短期集中web連載! 手だれの文章家・永江朗が広辞苑を読んで見つけた自然を表す言葉の数々をエッセイに綴ります。

にしざかな【螺肴・西肴】

2013年03月23日 | な行
蓬莱のこと。初春の祝儀にもちいる。一説に、ニシはタニシあるいはニシン。

「蓬莱」の項を見ると、正月の飾りのことらしい。三方の上に白米を盛って、さらに山海のものをいろいろと飾る。飾ったのは、たとえば熨斗鮑(のしあわび)、伊勢海老、勝栗、昆布、野老(ところ)、馬尾藻(ほんだわら)、串柿、裏白(うらじろ)、譲葉(ゆずりは)、橙、橘などとある。野老も、馬尾藻も、裏白も、譲葉もわからないので、それぞれの項目を読んでみる。野老というのはヤマノイモ科の蔓性多年草だそうだ。イラストも載っている。馬尾藻は「海産の褐藻」だそうだ。「古来、新年の飾物、食用、肥料として用い、また焼いて加里を採る」とも書いてある。裏白はシダ。譲葉は常緑の木で、「新しい葉が成長してから古い葉が譲って落ちるので、この名がある」のだそうだ。

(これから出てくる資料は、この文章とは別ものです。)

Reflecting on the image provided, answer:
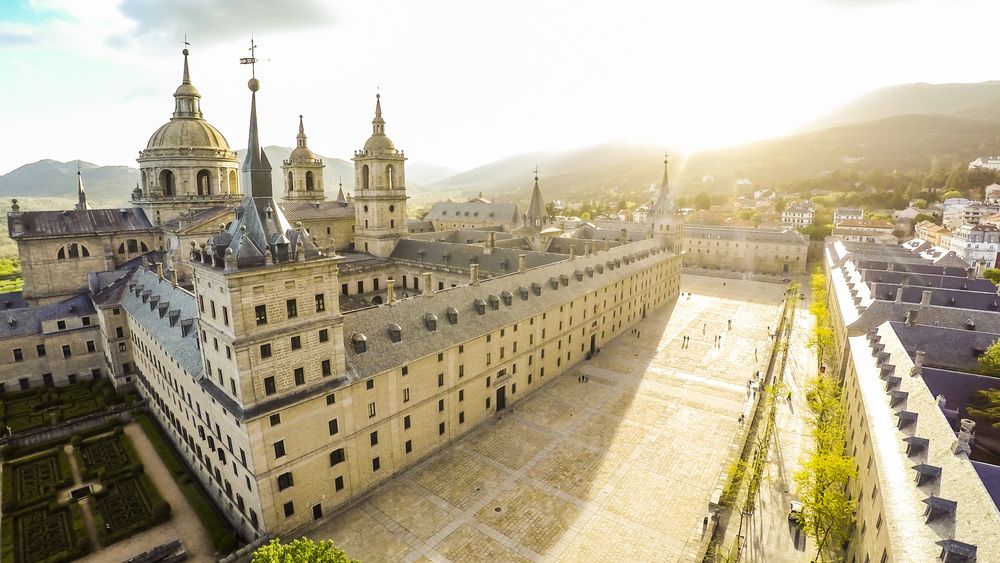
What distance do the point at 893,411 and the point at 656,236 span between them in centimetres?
6689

『広辞苑』の「譲葉」のページを読んでいて「おや?」と思った。ぼくの家の庭にある木、これは譲葉ではないか? ネットで画像を探すと、まさしくこれ。何という木だろうと思っていたのだけれども、これで疑問が解決した。その葉の落ちかたから、世代交代、子孫繁栄、家名永続のシンボルらしい。おめでたい木だったのですね。

なみのかよいじ【波の通い路】

2013年03月22日 | な行
波の上を通うみち。ふなじ。

 味のある言葉だ。航路ということだろうか。船が通ったあと、しばらくは波のあいだにその軌跡が残っている。まるで海の表面に線を引いたようになる。海水は不定形なものなのに、跡が残るというのが不思議だ。

『広辞苑』には、「波の」ではじまるきれいな言葉がたくさん載っている。

「波の綾」は「波でつくられる水面の文様」のこと。さざ波が綾織物のように見えることから、こういう。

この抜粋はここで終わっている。